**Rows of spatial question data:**
------------------------------------------------------------------------

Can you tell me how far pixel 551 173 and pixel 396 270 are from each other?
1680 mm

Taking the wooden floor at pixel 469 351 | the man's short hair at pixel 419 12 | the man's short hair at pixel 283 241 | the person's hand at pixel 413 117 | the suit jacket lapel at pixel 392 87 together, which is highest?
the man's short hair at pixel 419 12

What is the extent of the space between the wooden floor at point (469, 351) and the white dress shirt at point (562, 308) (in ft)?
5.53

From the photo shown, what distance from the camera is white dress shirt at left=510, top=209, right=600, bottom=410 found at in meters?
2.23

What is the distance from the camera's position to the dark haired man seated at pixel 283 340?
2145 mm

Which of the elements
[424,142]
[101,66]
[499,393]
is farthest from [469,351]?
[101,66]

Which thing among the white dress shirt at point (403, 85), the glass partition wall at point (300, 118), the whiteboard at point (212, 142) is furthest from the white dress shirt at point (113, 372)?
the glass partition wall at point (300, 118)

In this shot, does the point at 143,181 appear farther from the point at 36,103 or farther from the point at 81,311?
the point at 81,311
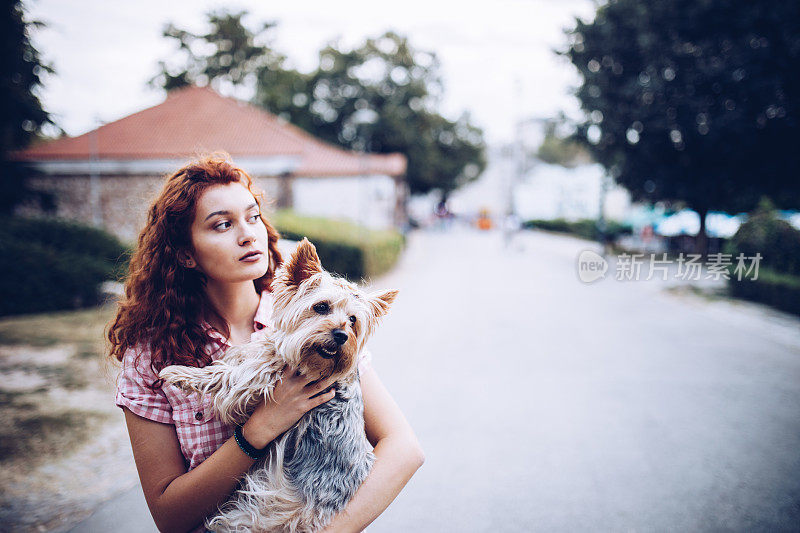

------------------------------------------------------------------------

**Written instruction:**
Reproduce the entire listing above verbatim, omitting the picture.

**Written answer:**
Can you tell me how far pixel 551 173 and pixel 396 270 are from each other?
1680 mm

Taking the wooden floor at pixel 469 351 | the man's short hair at pixel 419 12 | the man's short hair at pixel 283 241 | the person's hand at pixel 413 117 | the suit jacket lapel at pixel 392 87 together, which is highest?
the man's short hair at pixel 419 12

What is the extent of the space between the wooden floor at point (469, 351) and the white dress shirt at point (562, 308) (in ft)?
5.53

From the photo shown, what distance from the camera is white dress shirt at left=510, top=209, right=600, bottom=410 found at in meters?
2.23

What is the distance from the camera's position to the dark haired man seated at pixel 283 340?
2145 mm

Which of the elements
[424,142]
[101,66]
[499,393]
is farthest from [469,351]?
[101,66]

Which thing among the white dress shirt at point (403, 85), the glass partition wall at point (300, 118), the whiteboard at point (212, 142) is furthest from the white dress shirt at point (113, 372)?
the glass partition wall at point (300, 118)

In this shot, does the point at 143,181 appear farther from the point at 36,103 or farther from the point at 81,311?
the point at 81,311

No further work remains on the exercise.